IF your beloved partner appears to be wasting away before your eyes, what should you do?

Specifically, his condition is corticobasal degeneration (CBD) - a rare and progressive neuro-degenerative disorder likely to cause problems with movement, speech, cognition and swallowing, plus a raft of subsidiary symptoms.

How author Raynor Winn and her rapidly-ailing husband, Moth, respond to this challenge provides the content for her highly inspirational book, Landlines.

Instead of choosing to become as comfortable as possible at their home in Cornwall, Moth agrees to her suggestion that they should undertake an expedition - not to some exotic sunshine island but a gruelling hike through Scottish mountains, starting in the Highlands.

And, off they go, rucksacks heavily laden with camping equipment on their backs.

One thing leads to another. That brutally arduous journey having been completed, they embark on the Pennine Way, then Offa's Dyke Path, then Chepstow to Plymouth.

Thence to their home in Cornwall along the South West Coast Path from Plymouth to Polruan.

How can that possibly have been achieved given that, before they started, 60-year-old Moth could scarcely walk from one room to another - the dreadful neuro-degenerative disease having left him "lost in the shell of a body that can no longer function"?

Medically and scientifically, there is no explanation.
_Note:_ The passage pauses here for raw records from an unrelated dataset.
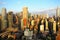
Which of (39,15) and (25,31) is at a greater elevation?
(39,15)

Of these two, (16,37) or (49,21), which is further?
(49,21)

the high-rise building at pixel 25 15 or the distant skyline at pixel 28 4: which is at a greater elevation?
the distant skyline at pixel 28 4

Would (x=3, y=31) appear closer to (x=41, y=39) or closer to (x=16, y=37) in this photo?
(x=16, y=37)

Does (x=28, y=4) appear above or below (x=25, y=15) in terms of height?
above

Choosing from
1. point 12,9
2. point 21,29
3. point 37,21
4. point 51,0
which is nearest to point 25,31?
point 21,29

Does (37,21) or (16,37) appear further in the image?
(37,21)

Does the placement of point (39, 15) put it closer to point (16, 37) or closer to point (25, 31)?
point (25, 31)

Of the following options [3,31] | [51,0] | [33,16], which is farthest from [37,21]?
[3,31]

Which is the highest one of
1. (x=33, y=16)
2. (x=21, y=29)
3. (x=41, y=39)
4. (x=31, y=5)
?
(x=31, y=5)

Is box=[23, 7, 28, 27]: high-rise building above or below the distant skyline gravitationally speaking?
below
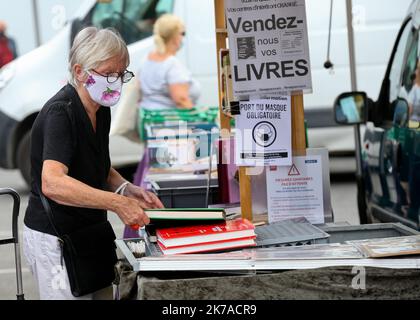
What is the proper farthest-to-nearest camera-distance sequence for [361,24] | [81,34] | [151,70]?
1. [361,24]
2. [151,70]
3. [81,34]

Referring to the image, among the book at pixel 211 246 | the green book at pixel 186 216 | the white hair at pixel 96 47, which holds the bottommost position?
the book at pixel 211 246

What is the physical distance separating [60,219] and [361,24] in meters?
7.51

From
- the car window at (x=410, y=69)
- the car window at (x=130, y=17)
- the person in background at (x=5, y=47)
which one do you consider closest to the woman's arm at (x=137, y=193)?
the car window at (x=410, y=69)

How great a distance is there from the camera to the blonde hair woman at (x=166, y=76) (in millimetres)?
9211

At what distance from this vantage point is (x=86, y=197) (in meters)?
3.28

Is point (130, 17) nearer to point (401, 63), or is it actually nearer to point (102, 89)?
point (401, 63)

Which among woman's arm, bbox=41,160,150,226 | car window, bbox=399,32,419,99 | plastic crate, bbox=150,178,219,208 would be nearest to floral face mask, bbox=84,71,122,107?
woman's arm, bbox=41,160,150,226

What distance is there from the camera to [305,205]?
4000mm

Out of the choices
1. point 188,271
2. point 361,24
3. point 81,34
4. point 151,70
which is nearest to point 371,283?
point 188,271

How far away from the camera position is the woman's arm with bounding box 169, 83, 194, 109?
30.0 feet

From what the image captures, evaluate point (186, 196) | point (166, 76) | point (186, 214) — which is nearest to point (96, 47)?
point (186, 214)

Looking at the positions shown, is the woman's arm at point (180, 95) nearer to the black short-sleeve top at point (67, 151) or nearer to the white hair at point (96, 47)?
the black short-sleeve top at point (67, 151)

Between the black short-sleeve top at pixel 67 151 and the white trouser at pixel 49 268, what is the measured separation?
4 centimetres
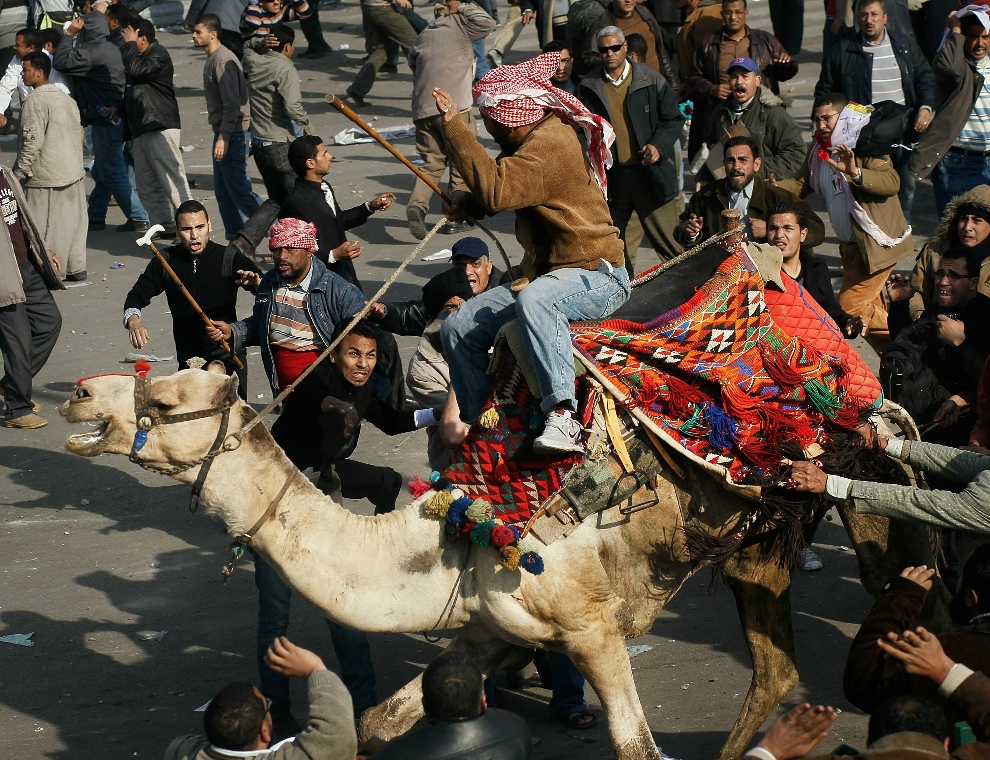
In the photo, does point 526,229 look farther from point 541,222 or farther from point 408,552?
point 408,552

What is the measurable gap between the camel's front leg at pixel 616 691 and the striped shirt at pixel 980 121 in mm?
7181

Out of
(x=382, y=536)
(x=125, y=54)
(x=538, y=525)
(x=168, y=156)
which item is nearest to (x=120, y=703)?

By what amounts to some sort of miracle, Moth, incredibly, was in far better physical and mental shape after they returned home than before they left.

This is confirmed by brain scan results provided by his consultant at the local hospital.

In the conclusion to her book, Raynor can only speculate about how extreme physical exertion, accompanied by determination of spirit, can seemingly overcome insurmountable odds.

She writes: "We do know that areas of the brain can grow in response to physical activity and that neuroplasticity exists although we know very little about it."

What about the birds they encountered as they walked?

Neither the author nor her husband are particularly knowledgeable about individual species, but their spirits seem to have been recharged every time they saw or heard wheatears, cuckoos, skylarks, dippers or raptors of whatever species.

However, they had a slight downer on golden plovers because, in Scotland, their calls kept them awake at night.

Landlines is published by Michael Joseph at £20.